Your task is to restate word for word the lines in the material below, from the one with "stools swivel modern kitchen beautiful" up to and including the one with "14968da1380 Vintage Winnie". Do not carry over the pictures.
Start of AVAILABLE RECORDS
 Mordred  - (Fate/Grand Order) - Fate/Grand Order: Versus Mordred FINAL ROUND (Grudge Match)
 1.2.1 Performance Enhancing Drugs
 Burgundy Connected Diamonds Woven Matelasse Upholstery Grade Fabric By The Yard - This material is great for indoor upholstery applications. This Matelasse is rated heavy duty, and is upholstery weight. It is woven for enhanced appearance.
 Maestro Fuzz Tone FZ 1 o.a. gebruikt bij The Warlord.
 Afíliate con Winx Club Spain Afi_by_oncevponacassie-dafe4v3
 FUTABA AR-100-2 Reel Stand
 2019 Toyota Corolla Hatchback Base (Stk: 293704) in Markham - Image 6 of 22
End of AVAILABLE RECORDS
Start of AVAILABLE RECORDS
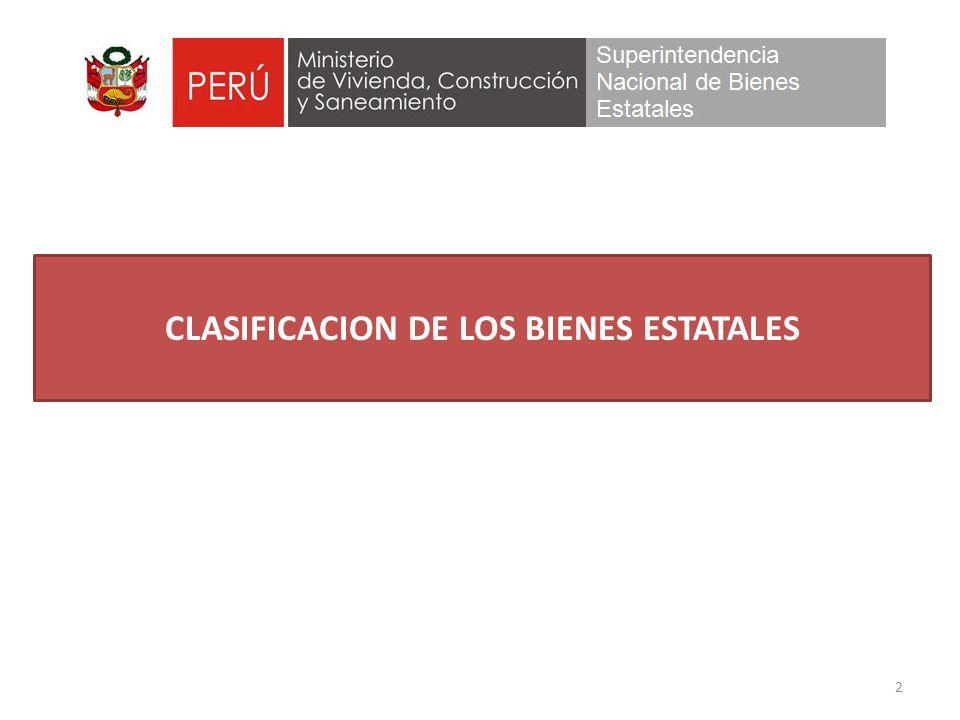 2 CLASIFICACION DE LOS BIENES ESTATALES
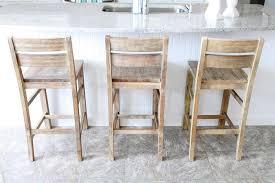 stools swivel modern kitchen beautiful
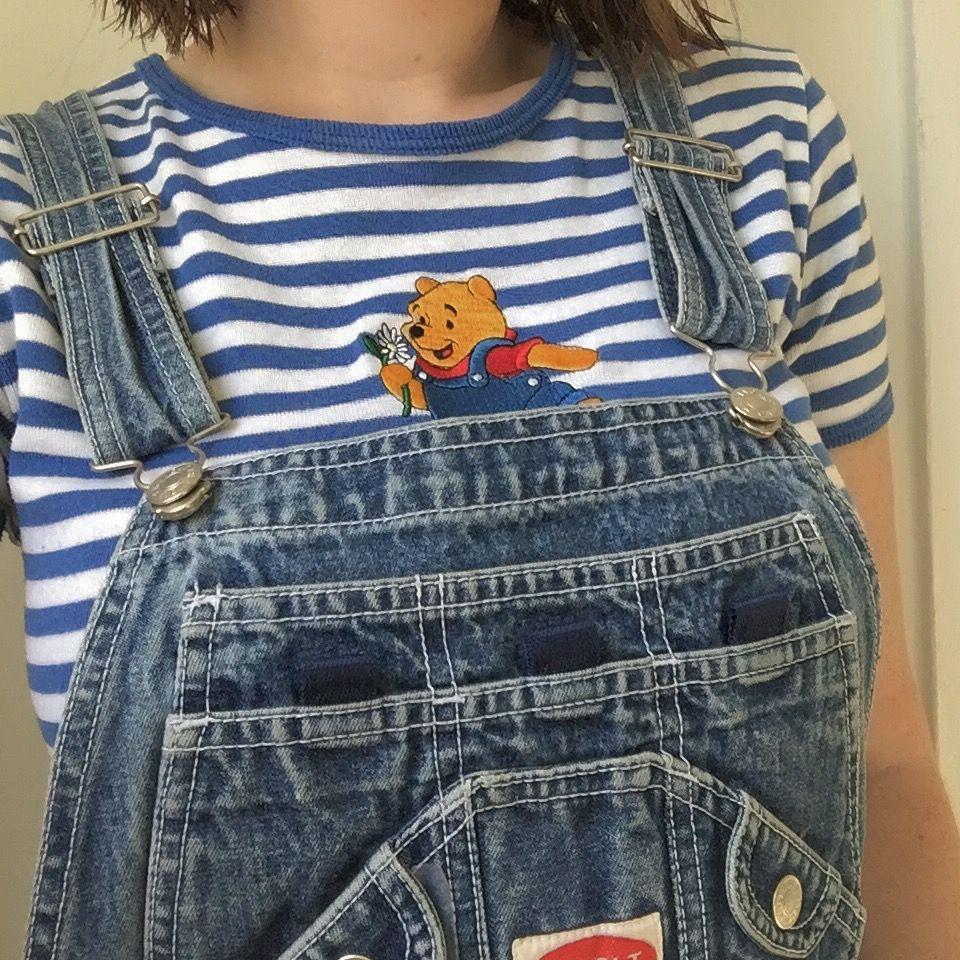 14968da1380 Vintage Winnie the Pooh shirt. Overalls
End of AVAILABLE RECORDS
▶ [RESPONSE]
 stools swivel modern kitchen beautiful
 14968da1380 Vintage Winnie the Pooh shirt. Overalls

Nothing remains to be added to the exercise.